ChatGPT Prompt for Memory & Tool Use
Scalable tool selection pattern for agents that outgrow 10-tool context. Strategy: tool allowlist by user role. Framework: Mastra. Covers retrieval, routing, and eval.
More prompts for Memory & Tool Use.
Entity-centric memory model for a legal agent performing customer support triage. Tracks people, orgs, docs, and relationships with episodic memory patterns over Milvus.
Implement a knowledge graph memory memory system for a AutoGen agent handling code PR review. Vector store: Supabase pgvector. Covers write, retrieve, prune, and eval.

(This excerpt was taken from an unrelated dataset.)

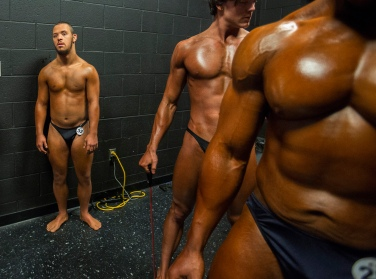 Jon Atkins,19, left, stands with other competitors Saturday morning, Feb.18, 2017 just off stage at The American Theatre before taking the stage during The Body Sculpting Open Championships. Atkins has worked with personal trainer Joe Hartfelder for the past year in preparing for the competition. Atkins competed in the Men's Physique Challenged category.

Implement a knowledge graph memory memory system for a LangGraph agent handling meeting note extraction. Vector store: Chroma. Covers write, retrieve, prune, and eval.
Entity-centric memory model for a sales ops agent performing onboarding coordinator. Tracks people, orgs, docs, and relationships with knowledge graph memory patterns over pgvector.
Managed context window for long-running agents doing contract redlining. Covers rolling summarization, reference-and-expand, budget allocation, and eval of context loss.
Managed context window for long-running agents doing investor update drafting. Covers rolling summarization, reference-and-expand, budget allocation, and eval of context loss.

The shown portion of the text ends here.